Rewrite the rows below with "bamboo bungalow" replaced by "wooden hut" and everything else left as it is.

Listed entries:
◇ ◇ ◇ ◇

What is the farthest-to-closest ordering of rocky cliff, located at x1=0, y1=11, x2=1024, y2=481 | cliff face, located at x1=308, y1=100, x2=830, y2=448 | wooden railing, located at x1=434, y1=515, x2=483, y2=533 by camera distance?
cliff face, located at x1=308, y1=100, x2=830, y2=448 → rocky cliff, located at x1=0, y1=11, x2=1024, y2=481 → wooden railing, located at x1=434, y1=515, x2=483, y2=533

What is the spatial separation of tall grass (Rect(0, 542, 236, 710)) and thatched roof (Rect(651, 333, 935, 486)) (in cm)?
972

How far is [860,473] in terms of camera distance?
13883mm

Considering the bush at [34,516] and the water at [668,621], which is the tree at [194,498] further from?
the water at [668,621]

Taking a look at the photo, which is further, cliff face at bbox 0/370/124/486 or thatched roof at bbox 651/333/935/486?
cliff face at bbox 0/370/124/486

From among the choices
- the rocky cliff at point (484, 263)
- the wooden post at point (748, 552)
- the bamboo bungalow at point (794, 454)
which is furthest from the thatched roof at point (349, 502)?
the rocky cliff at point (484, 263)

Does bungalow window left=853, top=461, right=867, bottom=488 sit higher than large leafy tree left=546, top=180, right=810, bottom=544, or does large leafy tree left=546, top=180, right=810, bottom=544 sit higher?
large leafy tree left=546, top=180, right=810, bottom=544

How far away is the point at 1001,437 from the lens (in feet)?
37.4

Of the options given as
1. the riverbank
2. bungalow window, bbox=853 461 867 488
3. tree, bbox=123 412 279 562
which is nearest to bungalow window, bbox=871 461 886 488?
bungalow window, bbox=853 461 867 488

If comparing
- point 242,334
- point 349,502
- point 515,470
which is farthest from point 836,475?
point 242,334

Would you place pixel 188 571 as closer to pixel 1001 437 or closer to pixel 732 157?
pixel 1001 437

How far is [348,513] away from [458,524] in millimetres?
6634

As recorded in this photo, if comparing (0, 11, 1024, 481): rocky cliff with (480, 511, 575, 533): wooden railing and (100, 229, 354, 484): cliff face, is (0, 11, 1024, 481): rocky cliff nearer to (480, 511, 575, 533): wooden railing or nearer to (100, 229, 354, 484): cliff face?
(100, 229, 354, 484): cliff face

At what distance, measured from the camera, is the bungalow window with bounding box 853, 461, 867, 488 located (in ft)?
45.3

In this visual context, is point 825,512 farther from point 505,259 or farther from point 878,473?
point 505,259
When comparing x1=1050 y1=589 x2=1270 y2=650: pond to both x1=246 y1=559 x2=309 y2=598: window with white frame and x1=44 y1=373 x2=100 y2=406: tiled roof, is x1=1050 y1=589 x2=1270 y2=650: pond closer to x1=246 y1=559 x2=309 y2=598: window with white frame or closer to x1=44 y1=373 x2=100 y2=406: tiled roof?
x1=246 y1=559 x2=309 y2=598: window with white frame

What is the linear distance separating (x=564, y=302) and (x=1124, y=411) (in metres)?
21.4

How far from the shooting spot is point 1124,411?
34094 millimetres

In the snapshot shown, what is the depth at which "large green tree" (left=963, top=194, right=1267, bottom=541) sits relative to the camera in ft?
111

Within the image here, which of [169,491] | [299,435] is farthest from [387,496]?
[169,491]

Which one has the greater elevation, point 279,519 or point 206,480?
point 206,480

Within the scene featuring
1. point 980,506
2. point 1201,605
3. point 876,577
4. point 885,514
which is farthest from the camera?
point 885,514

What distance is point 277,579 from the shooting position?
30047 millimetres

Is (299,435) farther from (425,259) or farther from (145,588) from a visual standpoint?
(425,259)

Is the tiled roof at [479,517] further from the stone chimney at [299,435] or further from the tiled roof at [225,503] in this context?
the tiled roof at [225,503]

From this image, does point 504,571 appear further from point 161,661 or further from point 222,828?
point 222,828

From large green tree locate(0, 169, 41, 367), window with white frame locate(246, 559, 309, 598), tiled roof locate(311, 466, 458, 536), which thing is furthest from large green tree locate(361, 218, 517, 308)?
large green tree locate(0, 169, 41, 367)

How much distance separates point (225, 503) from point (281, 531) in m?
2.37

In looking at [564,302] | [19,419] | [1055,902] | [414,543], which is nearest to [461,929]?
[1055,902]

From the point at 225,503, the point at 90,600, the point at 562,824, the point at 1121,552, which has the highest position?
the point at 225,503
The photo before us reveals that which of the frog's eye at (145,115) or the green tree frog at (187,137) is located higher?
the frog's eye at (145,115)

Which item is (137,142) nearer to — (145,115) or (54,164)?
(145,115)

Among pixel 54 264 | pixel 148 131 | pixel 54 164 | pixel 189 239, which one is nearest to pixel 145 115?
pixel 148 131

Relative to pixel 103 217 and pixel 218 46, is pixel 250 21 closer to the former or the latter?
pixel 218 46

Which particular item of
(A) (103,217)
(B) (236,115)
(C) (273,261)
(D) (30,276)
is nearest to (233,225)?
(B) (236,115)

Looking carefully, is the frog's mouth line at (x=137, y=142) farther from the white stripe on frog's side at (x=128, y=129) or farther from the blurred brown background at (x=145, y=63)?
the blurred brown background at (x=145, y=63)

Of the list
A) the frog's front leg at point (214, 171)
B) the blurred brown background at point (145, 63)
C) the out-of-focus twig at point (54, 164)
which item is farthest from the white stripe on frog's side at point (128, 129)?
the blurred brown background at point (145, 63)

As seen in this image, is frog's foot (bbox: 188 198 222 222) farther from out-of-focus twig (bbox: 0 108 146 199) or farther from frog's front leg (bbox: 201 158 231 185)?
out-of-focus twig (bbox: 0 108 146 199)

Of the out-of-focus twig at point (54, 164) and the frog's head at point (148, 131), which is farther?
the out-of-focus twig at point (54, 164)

◇ ◇ ◇ ◇

Result of this task:
What is the farthest-to-closest ordering of rocky cliff, located at x1=0, y1=11, x2=1024, y2=481 | cliff face, located at x1=308, y1=100, x2=830, y2=448 | wooden railing, located at x1=434, y1=515, x2=483, y2=533 by camera distance?
cliff face, located at x1=308, y1=100, x2=830, y2=448 → rocky cliff, located at x1=0, y1=11, x2=1024, y2=481 → wooden railing, located at x1=434, y1=515, x2=483, y2=533

What is the spatial separation of tall grass (Rect(0, 542, 236, 710)) and thatched roof (Rect(651, 333, 935, 486)) (in cm)?
972

How far is [860,473] in terms of camera distance?
13883mm

Considering the bush at [34,516] and the water at [668,621], which is the tree at [194,498] further from?
the water at [668,621]

Taking a look at the photo, which is further, cliff face at bbox 0/370/124/486 or thatched roof at bbox 651/333/935/486?
cliff face at bbox 0/370/124/486

From among the choices
- the rocky cliff at point (484, 263)
- the wooden post at point (748, 552)
- the wooden hut at point (794, 454)
which is furthest from the thatched roof at point (349, 502)?
the rocky cliff at point (484, 263)

Does bungalow window left=853, top=461, right=867, bottom=488 sit higher than large leafy tree left=546, top=180, right=810, bottom=544, or does large leafy tree left=546, top=180, right=810, bottom=544 sit higher?
large leafy tree left=546, top=180, right=810, bottom=544

How far away is the point at 1001,437 from the lens (in feet)?
37.4

Of the options given as
1. the riverbank
2. bungalow window, bbox=853 461 867 488
3. tree, bbox=123 412 279 562
which is nearest to bungalow window, bbox=871 461 886 488?
bungalow window, bbox=853 461 867 488

If comparing
- point 242,334
- point 349,502
- point 515,470
which is farthest from point 836,475?
point 242,334

Would you place pixel 188 571 as closer to pixel 1001 437 or closer to pixel 732 157?
pixel 1001 437

How far is [348,513] away from [458,524] in millimetres?
6634

As recorded in this photo, if comparing (0, 11, 1024, 481): rocky cliff with (480, 511, 575, 533): wooden railing and (100, 229, 354, 484): cliff face, is (0, 11, 1024, 481): rocky cliff nearer to (480, 511, 575, 533): wooden railing or nearer to (100, 229, 354, 484): cliff face?
(100, 229, 354, 484): cliff face

At what distance, measured from the camera, is the bungalow window with bounding box 853, 461, 867, 488 located (in ft)?
45.3

In this visual context, is point 825,512 farther from point 505,259 or farther from point 878,473?
point 505,259
When comparing x1=1050 y1=589 x2=1270 y2=650: pond to both x1=246 y1=559 x2=309 y2=598: window with white frame and x1=44 y1=373 x2=100 y2=406: tiled roof, is x1=1050 y1=589 x2=1270 y2=650: pond closer to x1=246 y1=559 x2=309 y2=598: window with white frame or closer to x1=44 y1=373 x2=100 y2=406: tiled roof?
x1=246 y1=559 x2=309 y2=598: window with white frame

What is the linear distance separating (x=564, y=302) and (x=1124, y=411) (in metres)?
21.4

How far from the shooting spot is point 1124,411?
34094 millimetres

In the snapshot shown, what is the depth at which "large green tree" (left=963, top=194, right=1267, bottom=541) sits relative to the camera in ft?
111

Within the image here, which of [169,491] | [299,435] is farthest from [387,496]?
[169,491]

Which one has the greater elevation, point 279,519 or point 206,480?
point 206,480

Within the scene featuring
1. point 980,506
2. point 1201,605
3. point 876,577
4. point 885,514
which is farthest from the camera?
point 885,514

What distance is point 277,579 from the shooting position?
30047 millimetres

Is (299,435) farther from (425,259) or farther from (145,588) from a visual standpoint?
(425,259)

Is the tiled roof at [479,517] further from the stone chimney at [299,435] or further from the tiled roof at [225,503] in this context?
the tiled roof at [225,503]

From this image, does point 504,571 appear further from point 161,661 or further from point 222,828?
point 222,828

From large green tree locate(0, 169, 41, 367), window with white frame locate(246, 559, 309, 598), tiled roof locate(311, 466, 458, 536), which thing is furthest from large green tree locate(361, 218, 517, 308)?
large green tree locate(0, 169, 41, 367)

How much distance separates point (225, 503) from point (281, 531) in m?
2.37

In looking at [564,302] | [19,419] | [1055,902] | [414,543], which is nearest to [461,929]?
[1055,902]

From the point at 225,503, the point at 90,600, the point at 562,824, the point at 1121,552, which has the highest position?
the point at 225,503
The photo before us reveals that which of the frog's eye at (145,115) or the green tree frog at (187,137) is located higher?
the frog's eye at (145,115)

Which item is (137,142) nearer to — (145,115) or (54,164)?
(145,115)

Among pixel 54 264 | pixel 148 131 | pixel 54 164 | pixel 189 239, which one is nearest to pixel 145 115?
pixel 148 131

Relative to pixel 103 217 and pixel 218 46, is pixel 250 21 closer to the former or the latter?
pixel 218 46

Which particular item of
(A) (103,217)
(B) (236,115)
(C) (273,261)
(D) (30,276)
is nearest to (233,225)?
(B) (236,115)

Looking carefully, is the frog's mouth line at (x=137, y=142) farther from the white stripe on frog's side at (x=128, y=129) or farther from the blurred brown background at (x=145, y=63)?
the blurred brown background at (x=145, y=63)

Of the list
A) the frog's front leg at point (214, 171)
B) the blurred brown background at point (145, 63)
C) the out-of-focus twig at point (54, 164)
which item is farthest from the white stripe on frog's side at point (128, 129)?
the blurred brown background at point (145, 63)

As seen in this image, is frog's foot (bbox: 188 198 222 222) farther from out-of-focus twig (bbox: 0 108 146 199) or farther from frog's front leg (bbox: 201 158 231 185)?
out-of-focus twig (bbox: 0 108 146 199)

Of the out-of-focus twig at point (54, 164) and the frog's head at point (148, 131), which is farther?
the out-of-focus twig at point (54, 164)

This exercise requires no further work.